Check which lines of the entries that follow hold "thermalization", then give the number of those lines and nothing more.

[MATERIAL PROVIDED]

"""

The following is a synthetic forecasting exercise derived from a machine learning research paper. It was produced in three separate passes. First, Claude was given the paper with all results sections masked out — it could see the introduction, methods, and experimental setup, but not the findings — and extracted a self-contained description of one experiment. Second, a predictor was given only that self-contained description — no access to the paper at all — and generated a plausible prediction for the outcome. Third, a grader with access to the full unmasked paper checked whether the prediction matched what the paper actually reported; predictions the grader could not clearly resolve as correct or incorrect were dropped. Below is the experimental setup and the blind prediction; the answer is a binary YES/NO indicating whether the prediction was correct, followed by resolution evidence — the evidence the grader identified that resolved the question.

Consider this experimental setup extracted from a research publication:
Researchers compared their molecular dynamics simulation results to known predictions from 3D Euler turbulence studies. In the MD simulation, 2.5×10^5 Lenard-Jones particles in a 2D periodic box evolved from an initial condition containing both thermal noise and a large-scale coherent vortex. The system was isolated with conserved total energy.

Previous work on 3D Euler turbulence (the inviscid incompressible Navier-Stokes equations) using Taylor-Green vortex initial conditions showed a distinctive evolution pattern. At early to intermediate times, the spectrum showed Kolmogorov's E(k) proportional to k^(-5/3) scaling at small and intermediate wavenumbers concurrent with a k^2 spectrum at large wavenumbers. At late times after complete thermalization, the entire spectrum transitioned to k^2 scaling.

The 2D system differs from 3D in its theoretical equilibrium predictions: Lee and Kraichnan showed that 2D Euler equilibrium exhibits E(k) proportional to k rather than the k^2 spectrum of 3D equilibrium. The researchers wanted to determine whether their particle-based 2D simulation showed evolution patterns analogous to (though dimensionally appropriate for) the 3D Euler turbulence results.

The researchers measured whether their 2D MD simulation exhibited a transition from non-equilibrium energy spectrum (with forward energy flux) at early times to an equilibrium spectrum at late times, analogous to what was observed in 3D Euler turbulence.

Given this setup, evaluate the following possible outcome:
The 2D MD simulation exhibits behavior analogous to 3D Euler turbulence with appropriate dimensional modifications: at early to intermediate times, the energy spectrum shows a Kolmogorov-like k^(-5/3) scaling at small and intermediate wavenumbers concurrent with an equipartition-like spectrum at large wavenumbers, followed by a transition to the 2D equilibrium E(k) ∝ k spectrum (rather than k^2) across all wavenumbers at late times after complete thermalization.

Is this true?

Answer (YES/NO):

"""

[SOLUTION TO THIS EXERCISE]
2